Mesenchymal stem cells (MSCs) hold great therapeutic potential for the repair and regeneration of ischemic tissue, possibly through the release of beneficial paracrine factors. Sex differences have been observed in the paracrine function of MSCs. Female stem cells produce lower proinflammatory cytokines and higher levels of growth factors compared with their male counterparts. Ablation of tumor necrosis factor receptor 1 (TNFR1) increases protective growth factor production by male, but not by female, MSCs. We therefore hypothesized the following: (1) that female MSCs would improve myocardial recovery compared with male MSCs after ischemia-reperfusion injury (I/R); and (2) that MSCs isolated from TNFR1 knock out male, but not female, mice, would improve postischemic myocardial recovery compared with their wild type (WT) counterparts. Male adult Sprague-Dawley rat hearts were subjected to I/R by Langendorff isolated heart preparation. The MSCs were harvested from adult mice and cultured under normal conditions. Immediately prior to ischemia, one million MSCs were infused into the coronary circulation. Cardiac functional parameters were recorded continuously. Pretreatment with MSCs from either sex significantly increased postischemic myocardial recovery as evidenced by improved left ventricular developed pressure, contractility, and rate of relaxation. Infusion with female MSCs was associated with a greater degree of myocardial recovery after I/R compared with male MSCs. The TNFR1 deficiency increased the degree of myocardial recovery associated with male MSCs, but not with female MSCs. No additional cardioprotection was observed when TNFR1 was ablated in female MSCs. Sex differences influence the cardioprotective effects of both WT and TNFR1 ablated MSCs.
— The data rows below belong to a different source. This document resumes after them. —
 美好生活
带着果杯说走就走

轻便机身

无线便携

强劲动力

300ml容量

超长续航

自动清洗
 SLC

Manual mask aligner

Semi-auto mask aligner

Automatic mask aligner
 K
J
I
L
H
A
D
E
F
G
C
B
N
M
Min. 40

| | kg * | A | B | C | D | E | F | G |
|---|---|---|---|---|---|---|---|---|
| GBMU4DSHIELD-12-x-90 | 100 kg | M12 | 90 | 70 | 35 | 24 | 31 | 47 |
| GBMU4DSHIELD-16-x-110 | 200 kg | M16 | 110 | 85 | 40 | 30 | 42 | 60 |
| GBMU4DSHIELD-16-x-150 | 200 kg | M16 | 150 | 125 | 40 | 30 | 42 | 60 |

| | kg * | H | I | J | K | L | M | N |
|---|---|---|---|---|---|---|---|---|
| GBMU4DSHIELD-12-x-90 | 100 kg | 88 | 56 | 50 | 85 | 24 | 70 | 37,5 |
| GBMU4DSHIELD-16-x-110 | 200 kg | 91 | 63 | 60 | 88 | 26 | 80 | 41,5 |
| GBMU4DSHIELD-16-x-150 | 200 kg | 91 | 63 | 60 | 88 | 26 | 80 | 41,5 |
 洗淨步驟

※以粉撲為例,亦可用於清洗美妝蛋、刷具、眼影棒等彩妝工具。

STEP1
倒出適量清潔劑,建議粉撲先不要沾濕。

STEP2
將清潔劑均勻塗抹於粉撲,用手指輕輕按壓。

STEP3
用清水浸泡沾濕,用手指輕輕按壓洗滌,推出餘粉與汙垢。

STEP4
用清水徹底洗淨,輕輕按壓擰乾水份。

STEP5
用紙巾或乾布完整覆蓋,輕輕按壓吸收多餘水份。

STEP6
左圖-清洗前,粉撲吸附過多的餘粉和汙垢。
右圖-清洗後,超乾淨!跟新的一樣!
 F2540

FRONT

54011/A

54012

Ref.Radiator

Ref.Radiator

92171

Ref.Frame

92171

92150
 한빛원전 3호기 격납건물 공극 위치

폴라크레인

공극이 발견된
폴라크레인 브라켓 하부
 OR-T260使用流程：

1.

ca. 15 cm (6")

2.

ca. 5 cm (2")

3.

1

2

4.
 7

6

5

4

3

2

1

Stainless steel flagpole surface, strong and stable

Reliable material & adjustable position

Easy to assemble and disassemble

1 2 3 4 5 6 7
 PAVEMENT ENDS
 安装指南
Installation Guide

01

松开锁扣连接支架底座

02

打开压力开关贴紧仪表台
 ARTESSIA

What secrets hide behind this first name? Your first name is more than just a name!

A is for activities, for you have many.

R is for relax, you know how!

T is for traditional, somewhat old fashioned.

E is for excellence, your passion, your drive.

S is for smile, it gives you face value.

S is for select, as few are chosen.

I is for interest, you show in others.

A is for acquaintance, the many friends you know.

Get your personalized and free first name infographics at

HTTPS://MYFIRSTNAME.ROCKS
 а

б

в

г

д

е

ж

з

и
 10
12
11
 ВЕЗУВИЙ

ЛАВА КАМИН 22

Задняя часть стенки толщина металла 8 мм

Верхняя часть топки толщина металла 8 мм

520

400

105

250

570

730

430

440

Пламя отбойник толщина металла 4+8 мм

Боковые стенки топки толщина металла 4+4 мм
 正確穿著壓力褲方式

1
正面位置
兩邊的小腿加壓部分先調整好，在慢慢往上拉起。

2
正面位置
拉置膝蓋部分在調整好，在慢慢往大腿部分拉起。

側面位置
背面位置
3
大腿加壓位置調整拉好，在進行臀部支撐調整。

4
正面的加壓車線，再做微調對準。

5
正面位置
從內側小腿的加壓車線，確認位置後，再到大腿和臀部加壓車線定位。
SEX DIMORPHISMS IN ACTIVATED MESENCHYMAL STEM CELL FUNCTION

The plasticity of bone marrow-derived stem cells (BMSCs) has resulted in positive remodeling and the regeneration of viable tissues. However, BMSC release of growth factors, which limit apoptosis and inflammation, may play an important role in conferring organ protection. Recent studies also indicate that those patients with higher circulating BMSC counts may be more resistant to septic and traumatic insults. There are clear sex differences in response to such insults. Within the population of BMSC, mesenchymal stem cells (MSCs) may have clinical advantages. Therefore, we hypothesize that sex differences in the MSC paracrine response to acute injury exist. Mesenchymal stem cells were obtained from male and female mice. One million MSCs per well (triplicate wells per group) were stressed by hypoxia and increasing doses of endotoxin (lipopolysaccharide [LPS]) and hydrogen peroxide. Mesenchymal stem cell activation was determined by measuring vascular endothelial growth factor (VEGF) and tumor necrosis factor alpha production by enzyme-linked immunosorbent assay. Differences were considered significant if P < 0.05. Lipopolysaccharide resulted in significant activation of both male and female MSCs. However, LPS provoked significantly more VEGF production in female MSCs versus male MSCs at all LPS doses. Hypoxia of 1 h and hydrogen pyroxide exposure also caused significantly more VEGF production in female MSCs versus male MSCs. Female MSCs expressed significantly less tumor necrosis factor alpha than male MSCs after acute LPS and hypoxia. This study constitutes the first demonstration that sex differences exist in activated MSC function. Sex differences in progenitor cell function may have important implications in understanding the observed sex differences in the host's response to injury.